RECORD EXCERPTS:
● ● ● ● ● ● ●
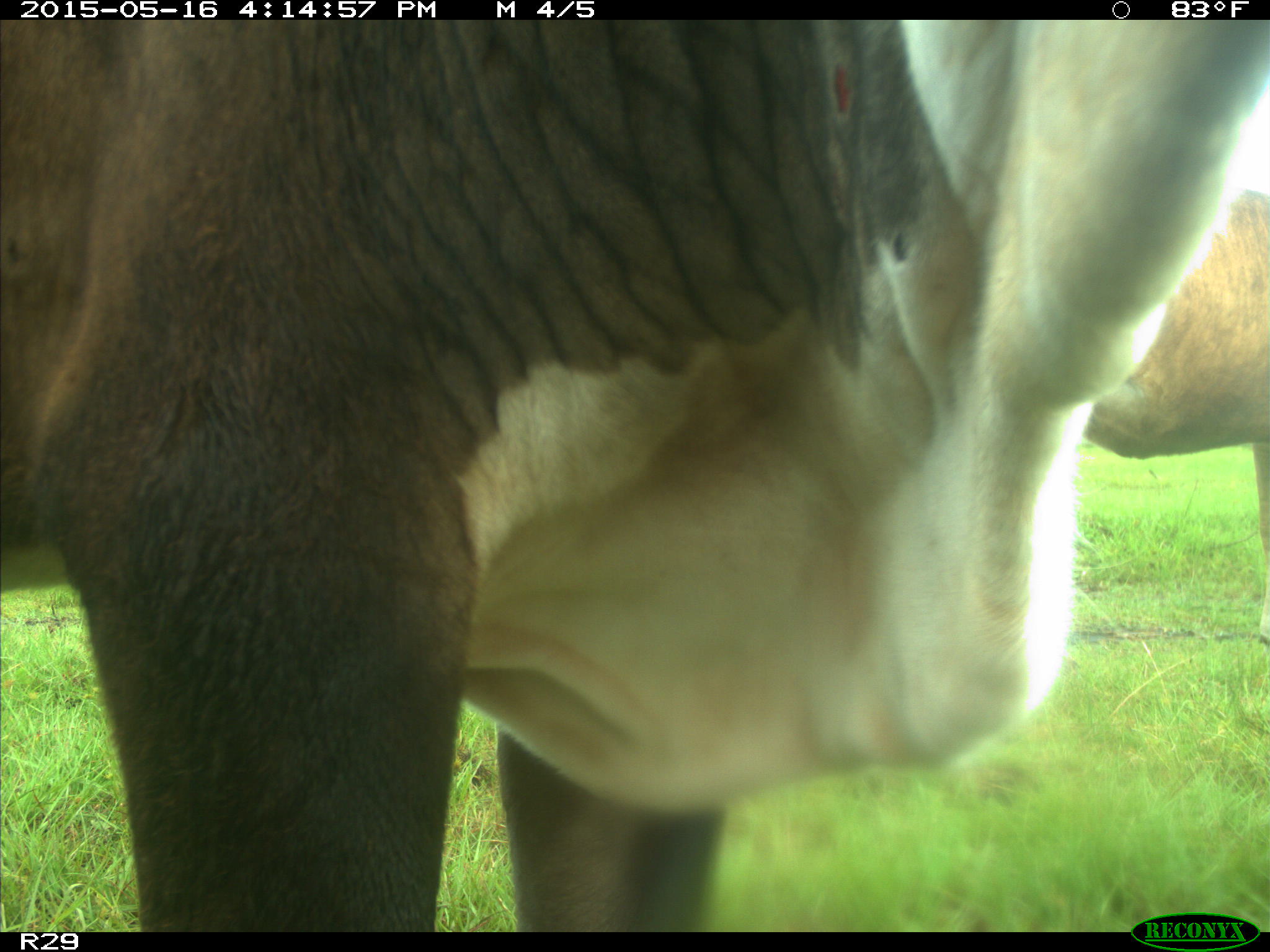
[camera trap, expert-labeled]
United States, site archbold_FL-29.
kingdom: Animalia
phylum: Chordata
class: Mammalia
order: Artiodactyla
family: Bovidae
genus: Bos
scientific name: Bos taurus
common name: domestic cow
Bos taurus (domestic cow).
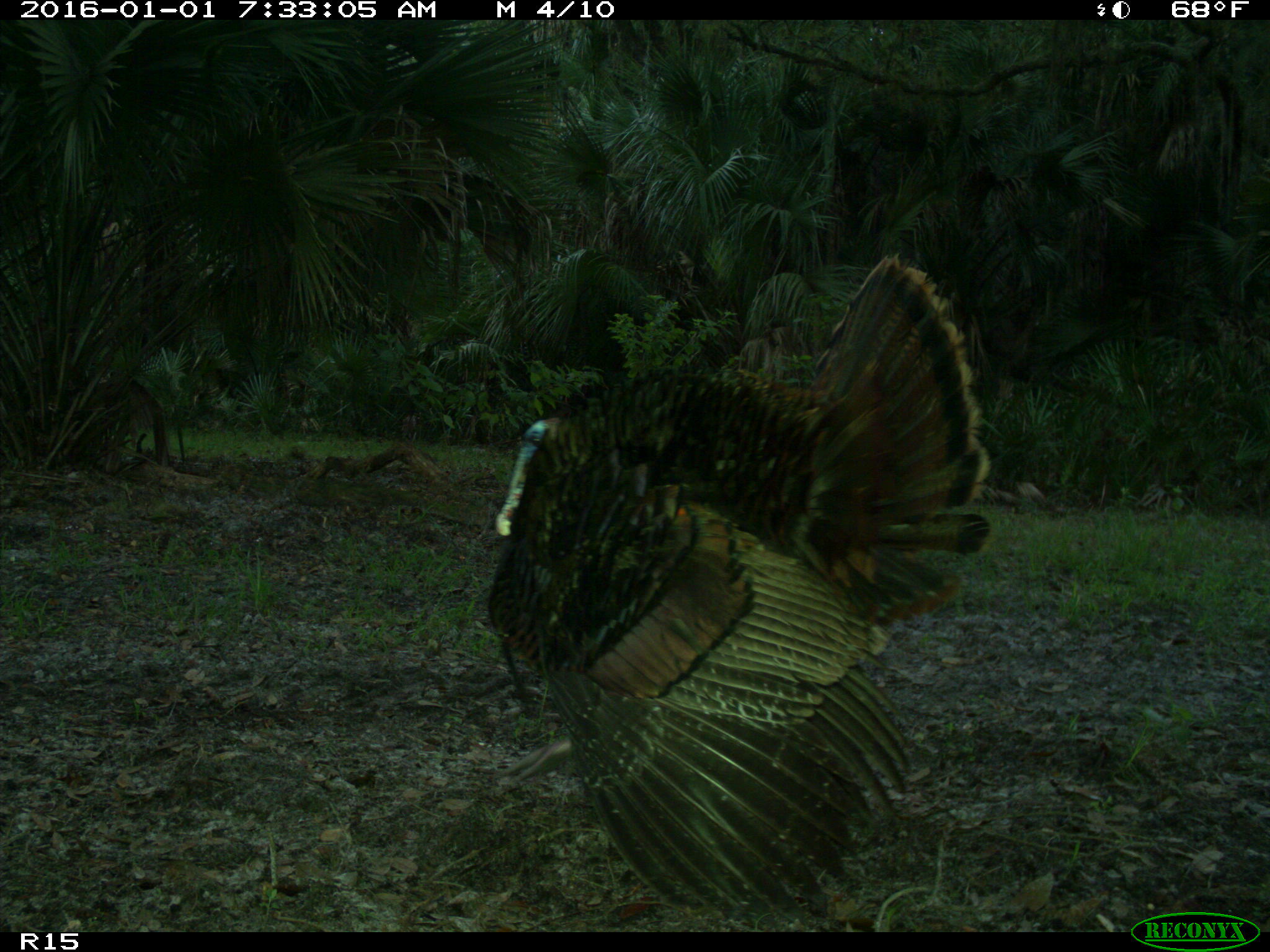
● ● ● ● ● ● ●
A faithful reproduction of every entry, with no pictures, is the expected answer.

REPLY:
[camera trap, expert-labeled]
United States, site archbold_FL-29.
kingdom: Animalia
phylum: Chordata
class: Mammalia
order: Artiodactyla
family: Bovidae
genus: Bos
scientific name: Bos taurus
common name: domestic cow
Bos taurus (domestic cow).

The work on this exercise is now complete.